The learning rate is a tuning parameter used in the model. A higher learning rate means that larger fraction of each tree’s predictions are added to the final prediction. As a consequence more of the same predictors will be selected among the trees.
(b) Which model do you think would be more predictive of
other samples?
Of the two models, the model on the left (shrinkage
= 0.1,
bag.fraction
= 0.1) would be more predictive of the samples
given the amount of trees it should have in comparison to the model on
the right right (shrinkage
= 0.9, bag.fraction
= 0.9).
(c) How would increasing interaction depth affect the slope of predictor importance for either model in Fig. 8.24?
Interaction depth, also known as tree size or tree complexity,
controls the maximum size of each tree. As noted above, shrinkage is
inversely related to interaction depth. The left (shrinkage
= 0.1, bag.fraction
= 0.1) might benefit from an increase
in interaction depth, while the right might not since the shrinkage
parameter is fairly high.
Refer to Exercises 6.3 and 7.5 which describe a chemical manufacturing process.
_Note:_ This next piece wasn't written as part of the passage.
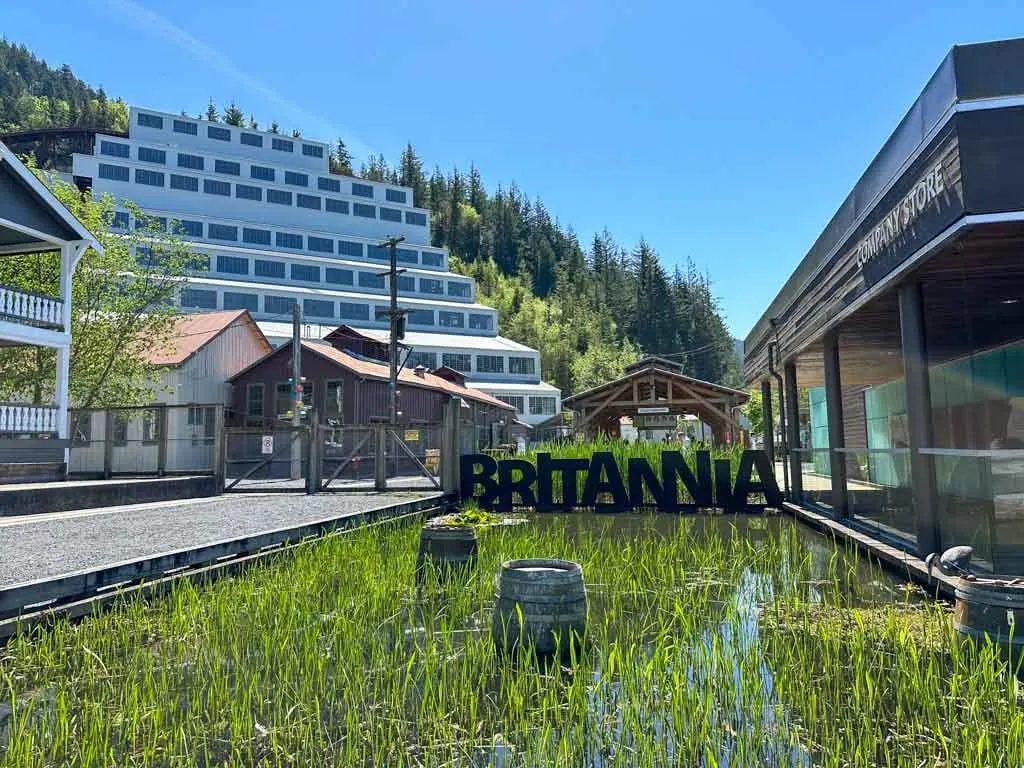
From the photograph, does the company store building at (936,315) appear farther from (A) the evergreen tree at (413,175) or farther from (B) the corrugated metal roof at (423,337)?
(A) the evergreen tree at (413,175)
Use the same data imputation, data splitting, and pre-processing steps as before and train several tree-based models:
#load data
data(ChemicalManufacturingProcess)
set.seed(624)
#impute, remove near zero values, and remove correlated values using caret
imputed_data <- preProcess(ChemicalManufacturingProcess, method = c("knnImpute","nzv", "corr"))
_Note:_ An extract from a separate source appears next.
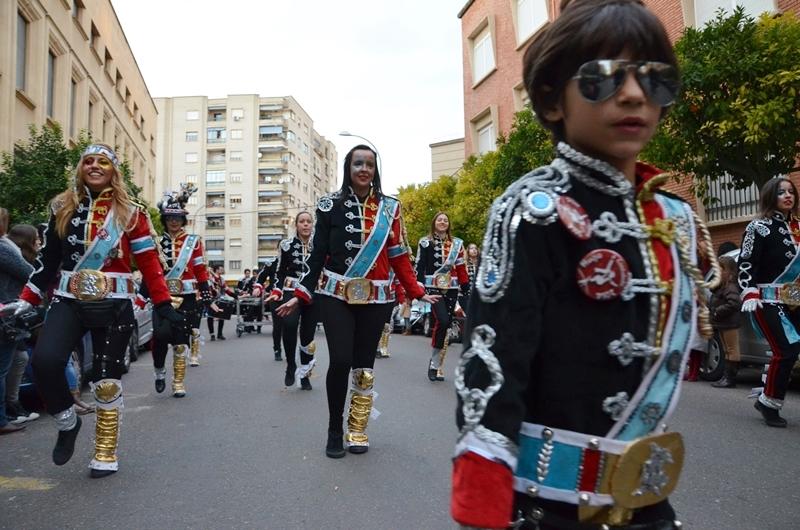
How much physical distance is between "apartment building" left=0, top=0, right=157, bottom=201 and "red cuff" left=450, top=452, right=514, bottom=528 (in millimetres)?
17799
full_data <- predict(imputed_data, ChemicalManufacturingProcess)
index_chem <- createDataPartition(full_data$Yield , p=.8, list=F)
train_chem <- full_data[index_chem,]
test_chem <- full_data[-index_chem,]
train_predictors <- train_chem[-c(1)]
test_predictors <- test_chem[-c(1)]
(a) Which tree-based regression model gives the optimal resampling and test set performance?
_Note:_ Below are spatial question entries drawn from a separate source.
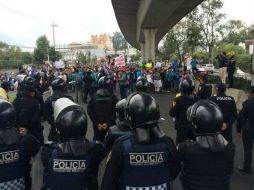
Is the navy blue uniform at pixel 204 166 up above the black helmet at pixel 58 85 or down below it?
below

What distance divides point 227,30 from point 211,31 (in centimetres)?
263

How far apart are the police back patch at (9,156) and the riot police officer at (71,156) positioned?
0.28 metres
The Random Forest model provides optimal metrics, with the lowest RMSE of 0.67, and an \(R^2\) value of 0.73.
set.seed(624)
#fit the model
rf_model <- randomForest(train_predictors, train_chem$Yield, importance = TRUE, ntrees = 1000)
rf_model
##
## Call:
## randomForest(x = train_predictors, y = train_chem$Yield, importance = TRUE, ntrees = 1000)
## Type of random forest: regression
## Number of trees: 500
## No. of variables tried at each split: 15
##
## Mean of squared residuals: 0.3711346
## % Var explained: 59.85
rfPred <- predict(rf_model, newdata = test_predictors)
postResample(pred = rfPred, obs = test_chem$Yield)
## RMSE Rsquared MAE
## 0.6715320 0.7323224 0.4828902
set.seed(624)
gbm_model <- gbm.fit(train_predictors, train_chem$Yield, distribution = "gaussian")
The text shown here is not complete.